_PROMPT 1:_
Transcribe the passage of the Tile64 processor article starting at "The Tile64 contains" and ending at "mode, the company said.".

_DOCUMENT SEGMENT:_

LONDON Tilera Corp. (Santa Clara, Calif.) has said it has started shipping its Tile64 processor, a 64-processor chip based on an architecture that could scale to hundreds and even thousands of cores, according to the company.
The company claimed in a statement that the processor, which is able to run multiple instances of the Linux operating system, delivers 10X the performance and 30X the performance-per-watt of the Intel dual-core Xeon, and 40X the performance of the leading digital signal processor from Texas Instruments Inc. Initial markets for the Tile64 include embedded networking and digital multimedia processing, the company said.
The Tile64 contains its processors in an 8 by 8 grid with each one capable of between 600 and 900-MHz clock frequency while consuming between 170 and 300 milliwatts per core. Idle tiles can be put into low-power sleep mode, the company said.

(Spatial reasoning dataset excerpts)

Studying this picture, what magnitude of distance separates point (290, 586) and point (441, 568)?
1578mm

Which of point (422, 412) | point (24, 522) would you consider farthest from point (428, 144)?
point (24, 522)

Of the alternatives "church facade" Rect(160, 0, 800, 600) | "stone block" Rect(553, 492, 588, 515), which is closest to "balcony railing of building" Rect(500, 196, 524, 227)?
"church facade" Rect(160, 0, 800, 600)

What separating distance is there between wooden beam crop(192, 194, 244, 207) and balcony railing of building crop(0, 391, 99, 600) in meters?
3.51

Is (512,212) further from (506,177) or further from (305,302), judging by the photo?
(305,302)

...

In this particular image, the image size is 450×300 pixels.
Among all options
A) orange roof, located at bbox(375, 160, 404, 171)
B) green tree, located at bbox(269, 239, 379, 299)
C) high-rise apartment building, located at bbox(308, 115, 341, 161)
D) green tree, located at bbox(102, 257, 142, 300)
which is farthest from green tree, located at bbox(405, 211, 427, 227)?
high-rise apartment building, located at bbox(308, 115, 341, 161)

_PROMPT 2:_
Pick out every line of the rows that contains the string "high", matching case.

_RIGHT ANSWER 1:_
The Tile64 contains its processors in an 8 by 8 grid with each one capable of between 600 and 900-MHz clock frequency while consuming between 170 and 300 milliwatts per core. Idle tiles can be put into low-power sleep mode, the company said.

_RIGHT ANSWER 2:_
C) high-rise apartment building, located at bbox(308, 115, 341, 161)
high-rise apartment building, located at bbox(308, 115, 341, 161)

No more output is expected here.